Chou, desde otra perspectiva, buscó comprobar si algo similar ocurría en la infancia humana. Durante un año observó a más de cien niños y niñas de entre cuatro y seis años, centrándose en su capacidad de autocontrol.

Los resultados fueron reveladores: quienes lograban manejar mejor sus impulsos no solo reaccionaban con menos violencia, sino que también estaban más dispuestos a compartir juguetes, esperar turnos o prestar ayuda a sus compañeros. Las conductas agresivas, como arrebatar un objeto o responder con un golpe, disminuían en paralelo al fortalecimiento del autocontrol.

“Antes de aprender autocontrol, los niños tienden a actuar por impulso”, explicó Chou. Pero cuando esa capacidad mejora, añadió, aparecen gestos más pausados y reflexivos: levantar la mano antes de hablar, turnarse con los juguetes, resolver disputas sin necesidad de gritos ni empujones. “El autocontrol puede aprenderse y es más importante que el conocimiento de los libros”, afirmó. Para ella, no basta con enseñar a no golpear o acosar; es necesario fomentar la bondad y trabajar en lo que denomina el “cociente emocional”.

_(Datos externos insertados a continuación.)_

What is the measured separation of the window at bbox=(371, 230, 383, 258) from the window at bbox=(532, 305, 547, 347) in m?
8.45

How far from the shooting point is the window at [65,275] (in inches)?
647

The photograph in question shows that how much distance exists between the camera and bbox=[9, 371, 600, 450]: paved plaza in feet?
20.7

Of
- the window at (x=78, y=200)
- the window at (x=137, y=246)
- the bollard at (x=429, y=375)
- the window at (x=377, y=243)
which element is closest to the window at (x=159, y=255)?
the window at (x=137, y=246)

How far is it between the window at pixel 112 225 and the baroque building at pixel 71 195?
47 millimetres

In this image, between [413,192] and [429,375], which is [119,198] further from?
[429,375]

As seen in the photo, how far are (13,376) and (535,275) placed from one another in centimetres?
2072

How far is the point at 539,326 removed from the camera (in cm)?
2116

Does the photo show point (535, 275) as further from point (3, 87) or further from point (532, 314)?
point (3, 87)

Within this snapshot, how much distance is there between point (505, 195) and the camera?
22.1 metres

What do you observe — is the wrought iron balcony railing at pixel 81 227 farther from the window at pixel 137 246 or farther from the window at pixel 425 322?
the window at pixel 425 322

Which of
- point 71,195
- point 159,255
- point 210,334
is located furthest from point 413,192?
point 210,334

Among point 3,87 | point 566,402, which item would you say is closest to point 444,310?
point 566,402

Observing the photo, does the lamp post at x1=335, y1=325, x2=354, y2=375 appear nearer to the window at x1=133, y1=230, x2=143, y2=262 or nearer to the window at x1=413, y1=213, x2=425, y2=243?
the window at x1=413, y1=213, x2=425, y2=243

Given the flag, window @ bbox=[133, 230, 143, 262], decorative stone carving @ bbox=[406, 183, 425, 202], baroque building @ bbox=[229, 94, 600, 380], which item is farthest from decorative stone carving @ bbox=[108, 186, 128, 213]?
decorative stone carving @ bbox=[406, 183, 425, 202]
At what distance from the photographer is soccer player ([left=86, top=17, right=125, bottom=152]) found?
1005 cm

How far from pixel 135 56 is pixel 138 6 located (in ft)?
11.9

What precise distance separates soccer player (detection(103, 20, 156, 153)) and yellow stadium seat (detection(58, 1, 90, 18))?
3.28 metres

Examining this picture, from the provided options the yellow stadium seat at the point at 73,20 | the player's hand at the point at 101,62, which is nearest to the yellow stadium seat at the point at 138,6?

Los hallazgos no se quedaron en la observación pasiva. Actualmente, Chou experimenta con nuevas metodologías para potenciar el autocontrol infantil. La música, el ritmo y la danza son ahora sus herramientas.

Según sus pruebas, introducir actividades de este tipo en la rutina escolar mejora la concentración, reduce las rabietas y aumenta la paciencia, incluso en situaciones tan cotidianas como esperar en una fila. También se registraron más gestos de cooperación y de ayuda mutua entre los niños participantes.

La investigadora sostiene que tanto en humanos como en animales existe una motivación altruista de origen natural. La clave está en aprender a regular los impulsos agresivos para que esa motivación encuentre espacio. El estudio, en definitiva, no solo aporta información sobre el comportamiento social en los ratones, sino que abre un debate sobre cómo educar en la primera infancia.

En la frontera entre biología y pedagogía, el trabajo de Chou y Kuo sugiere que la capacidad de convivencia no es un adorno cultural, sino un rasgo con raíces profundas. Lo que se aprende en los primeros años de vida —el modo en que se gestionan los impulsos y se canalizan hacia la cooperación— puede marcar la diferencia en el bienestar emocional y en las relaciones futuras de quienes hoy apenas están descubriendo cómo compartir un juguete o esperar su turno en clase.